[Provided entries — start]

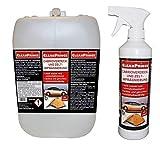 CleanPrince 2500 ml Cabrioverdeck- und Zelt-Imprägnierspray 2,5 Liter Cabrio Cabriolet...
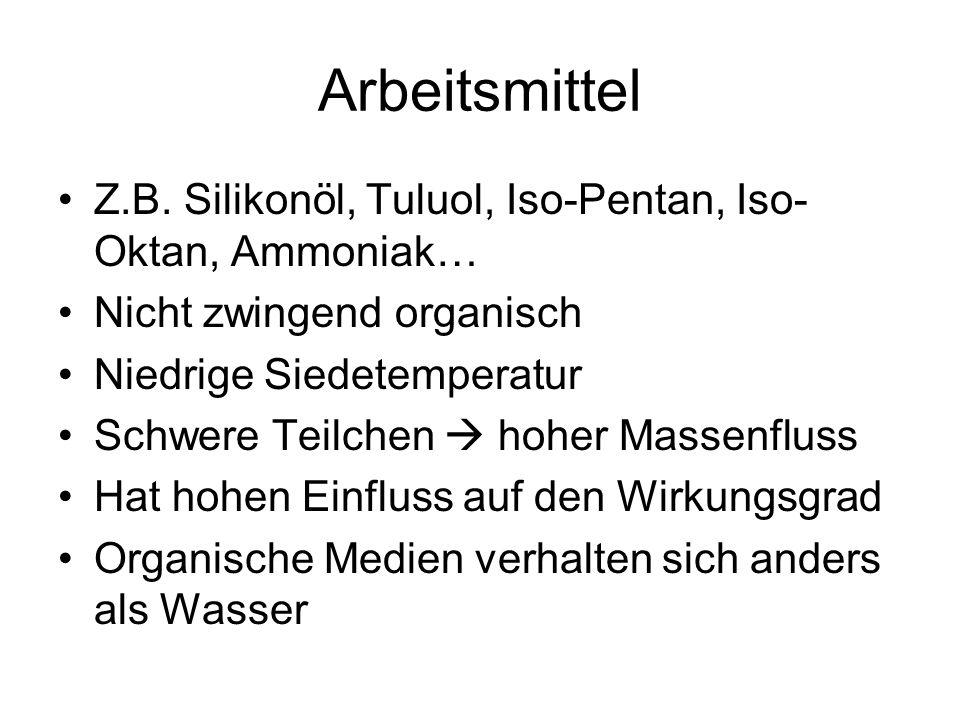 Arbeitsmittel Z.B. Silikonöl, Tuluol, Iso-Pentan, Iso-Oktan, Ammoniak…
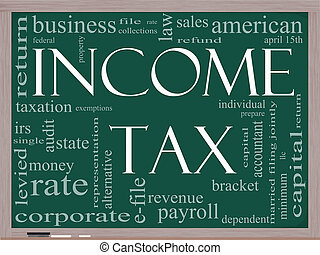 Income Tax Word Cloud concept on a Blackboard - A word cloud...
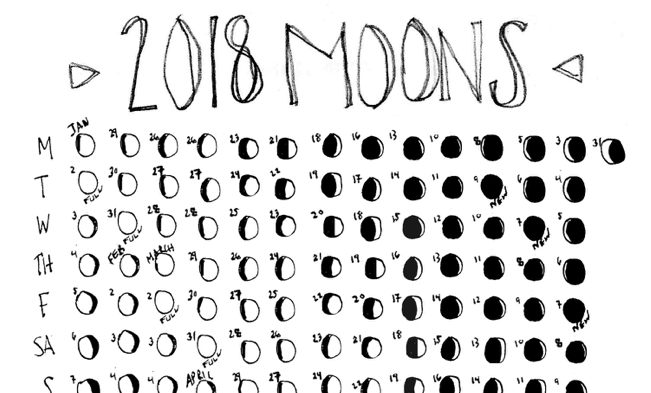menstrual lunar calendar 2016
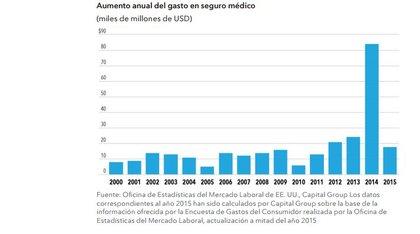 Aumento anual gasto seguro medico foro
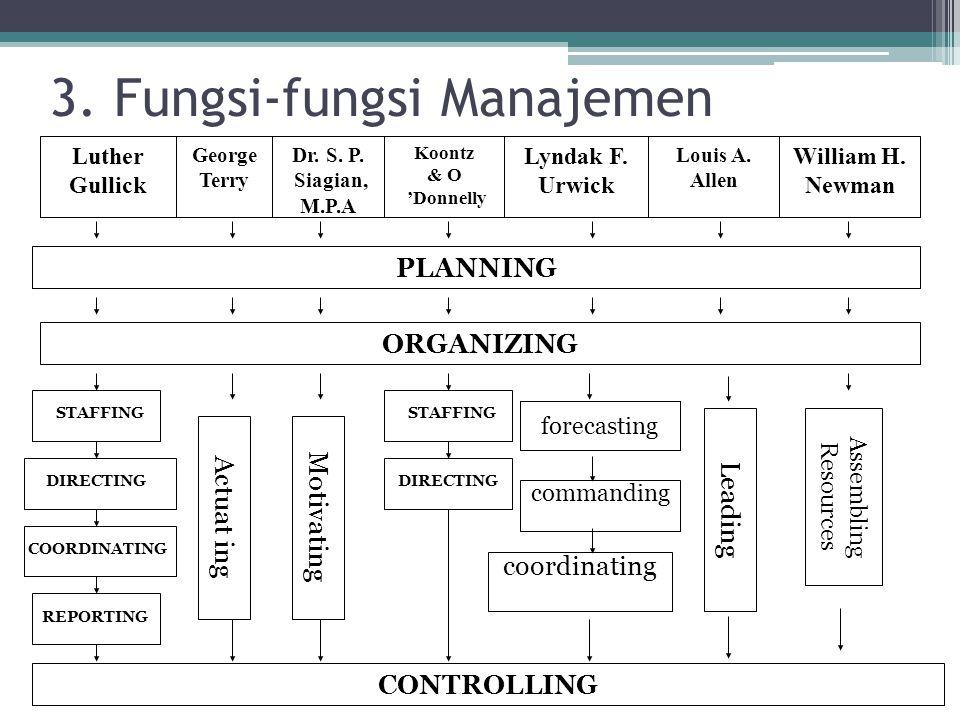 3.Fungsi-fungsi Manajemen William H. Newman Louis A.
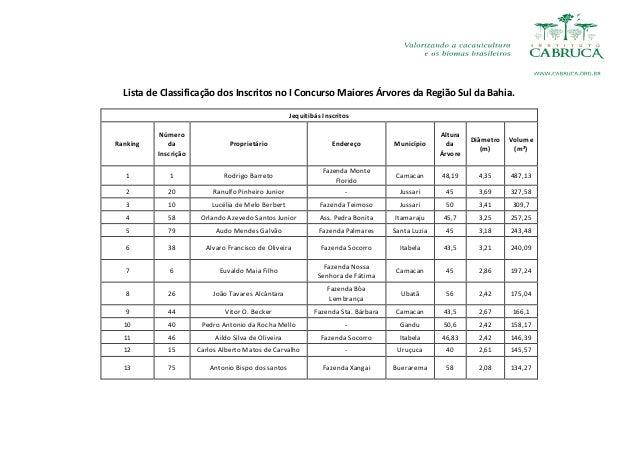 Lista  de  Classificação  dos  Inscritos  no  I  Concurso  Maiores  Árvores  da  Região  Sul  da  Bahia.  Jequitibás  Insc...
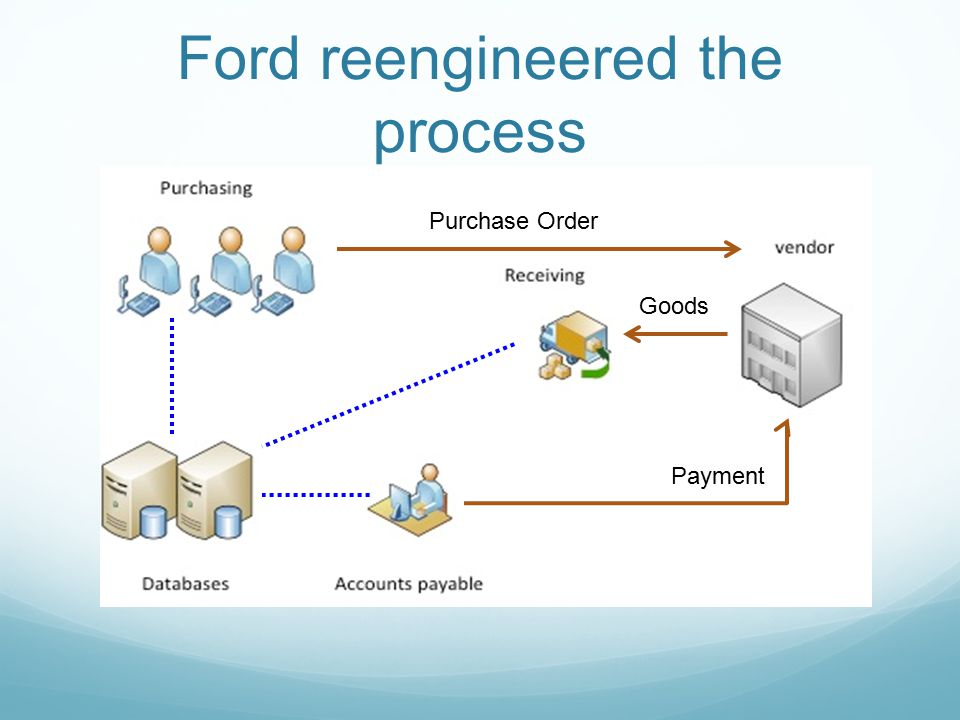 Ford reengineered the process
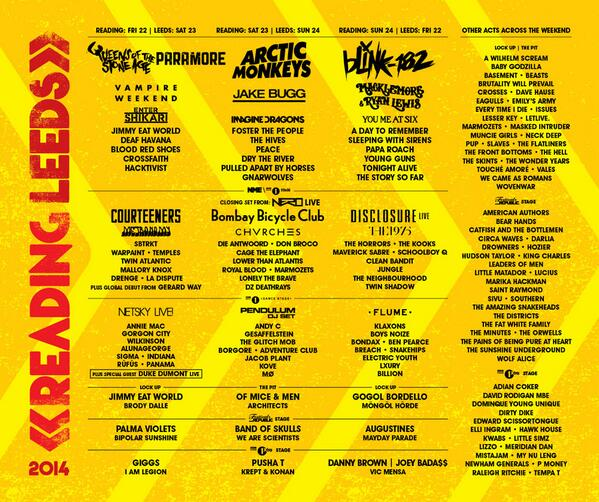Reading Festival 2014 | Lineup | Tickets | Prices | Dates | Video | News | Rumors | Mobile App | Hotels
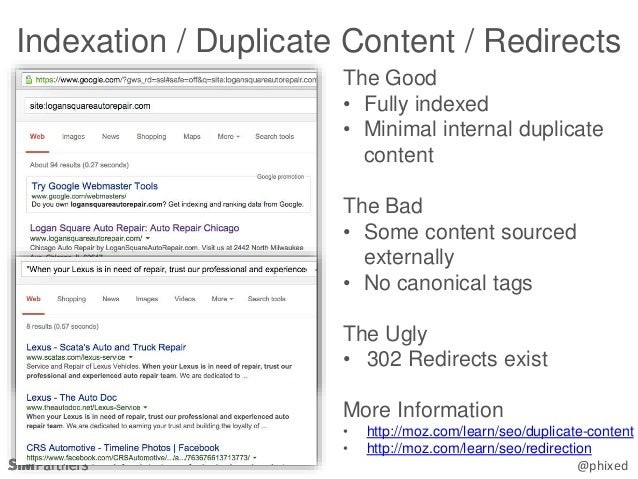 @phixed Indexation / Duplicate Content / Redirects The Good • Fully indexed • Minimal internal duplicate content The Bad •...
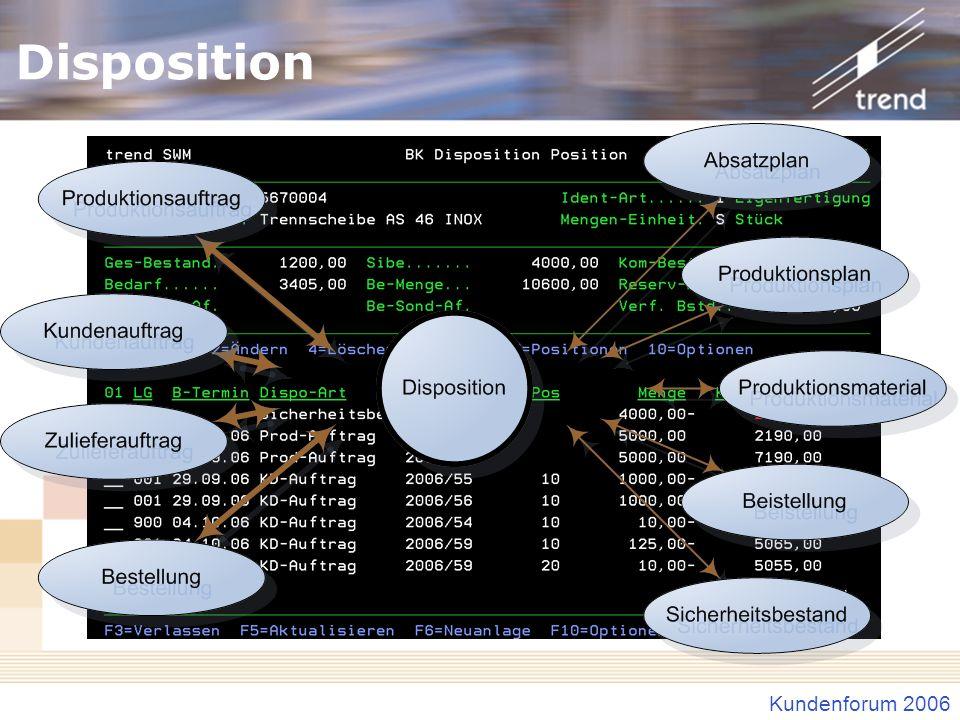 Disposition Erläuterung der Verbindungen Bedarfsverursacher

[Provided entries — finish]

→ **Your goal**: Restate each entry word for word. Omit every picture.

→ **Answer**:
 CleanPrince 2500 ml Cabrioverdeck- und Zelt-Imprägnierspray 2,5 Liter Cabrio Cabriolet...
 Arbeitsmittel Z.B. Silikonöl, Tuluol, Iso-Pentan, Iso-Oktan, Ammoniak…
 Income Tax Word Cloud concept on a Blackboard - A word cloud...
menstrual lunar calendar 2016
 Aumento anual gasto seguro medico foro
 3.Fungsi-fungsi Manajemen William H. Newman Louis A.
 Lista  de  Classificação  dos  Inscritos  no  I  Concurso  Maiores  Árvores  da  Região  Sul  da  Bahia.  Jequitibás  Insc...
 Ford reengineered the process
Reading Festival 2014 | Lineup | Tickets | Prices | Dates | Video | News | Rumors | Mobile App | Hotels
 @phixed Indexation / Duplicate Content / Redirects The Good • Fully indexed • Minimal internal duplicate content The Bad •...
 Disposition Erläuterung der Verbindungen Bedarfsverursacher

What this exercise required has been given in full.